Louis Sébastien Mercier (1740-1814) : Père marchand fourbisseur. Avocat (1773). Se réfugie en Suisse. De retour à Paris en 1781. Il se mêle aux « déjeuners maçonnico-philosophiques » et se lie avec Cubières, Delisles de Salles, Grinod de La Reynière, Fontanes, Palissot, Beaumarchais, Colin d’Harleville, Cazotte, Anarcharsis Cloots, et surtout Restif de La Bretonne. En 1789, il prend parti pour la Révolution. Il donne dans le journalisme avec Carra (Annales patriotiques et littéraires), Condorcet, Dussaulx, Collot d’Herbois (Chroniques du mois). Ardent rousseauiste. Jacobin, puis girondin. Se lie avec Louvet, Brissot, Marat, Robespierre. Député de Seine-et-Oise à la Convention, non régicide. Arrêté le 6 octobre 1793. Libéré, il entre au Conseil des Cinq-Cents. En 1795, il entre à l’Institut, avec Volney, Garat, Cabanis, Lakanal. Auteur de : « L’An 2440 » (1771), roman progressiste d’anticipation, et le Tableau de Paris (1781), peinture de l’inégalité sociale du siècle. Franc-maçon. Membre de la loge « Les Neuf Sœurs » (tableaux annuels de 1778 à 1783). Il concourt au réveil de la loge en 1805, et est inscrit sur le tableau de 1806. Il apporta sa collaboration au Cercle Social et à la Bouche de Fer de Nicolas de Bonneville.
Philippe Antoine comte de Merlin dit Merlin de Douai (1754-1838) : Avocat. Député représentant la noblesse en 1789. Ministre de la Justice. Conventionnel. Réclame, dès le 1° octobre 1792, l’exécution du roi. Franc-maçon. Son affiliation à la Loge « Le Centre des Amis » fut acceptée, puis refusée. Comme il s’agit d’une affiliation, il devait déjà être maçon. Grand Officier d’honneur du Grand Orient en 1804.
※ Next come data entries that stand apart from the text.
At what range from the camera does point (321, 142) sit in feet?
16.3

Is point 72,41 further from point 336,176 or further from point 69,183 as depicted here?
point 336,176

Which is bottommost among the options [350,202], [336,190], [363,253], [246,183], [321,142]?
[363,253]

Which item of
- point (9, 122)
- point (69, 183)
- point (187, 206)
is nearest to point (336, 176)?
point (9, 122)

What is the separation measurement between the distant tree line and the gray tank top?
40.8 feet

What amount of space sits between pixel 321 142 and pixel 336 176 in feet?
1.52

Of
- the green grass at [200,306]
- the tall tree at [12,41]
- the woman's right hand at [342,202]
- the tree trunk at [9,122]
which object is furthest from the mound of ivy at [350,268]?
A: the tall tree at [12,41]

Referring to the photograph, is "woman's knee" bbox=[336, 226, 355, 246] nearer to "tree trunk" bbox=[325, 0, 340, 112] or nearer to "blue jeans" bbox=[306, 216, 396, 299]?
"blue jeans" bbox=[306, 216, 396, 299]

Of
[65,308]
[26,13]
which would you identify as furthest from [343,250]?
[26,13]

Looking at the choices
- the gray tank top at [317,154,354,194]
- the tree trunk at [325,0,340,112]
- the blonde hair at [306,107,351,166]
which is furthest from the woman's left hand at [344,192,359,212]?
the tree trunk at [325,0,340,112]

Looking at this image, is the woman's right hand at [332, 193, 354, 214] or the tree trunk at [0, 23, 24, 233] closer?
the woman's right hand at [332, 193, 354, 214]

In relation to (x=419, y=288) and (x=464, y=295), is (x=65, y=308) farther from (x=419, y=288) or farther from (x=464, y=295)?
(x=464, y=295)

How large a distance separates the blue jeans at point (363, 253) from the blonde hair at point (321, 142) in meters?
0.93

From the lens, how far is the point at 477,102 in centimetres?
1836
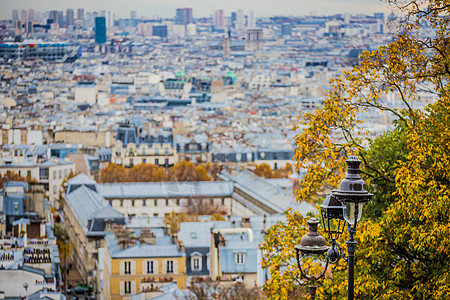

Antoine Christophe Merlin dit Merlin de Thionville (1762-1833) : Franc-maçon. Membre de la loge « Le Centre des Amis », orient de Paris. Son affiliation fut acceptée, puis refusée (1796).
Mery d’Arcy :
Jean Meslier (1664-1729) : Curé de la paroisse d’Etrépigny, près de Mézières, dans les Ardennes, auteur d’un volumineux Mémoire des pens ées et des sentiments de Jean Meslier, prêtre, curé d’Etrépigny et de Balaives,… où l’on voit des démonstrations claires et évidentes de la vanité et de la fausseté de toutes les religions du monde pour être adressé à ses paroissiens après sa mort, et pour leur servir de témoignage de vérité à eux, et à tous leurs semblables, posthume, dans lequel il fait profession d’un virulent athéisme.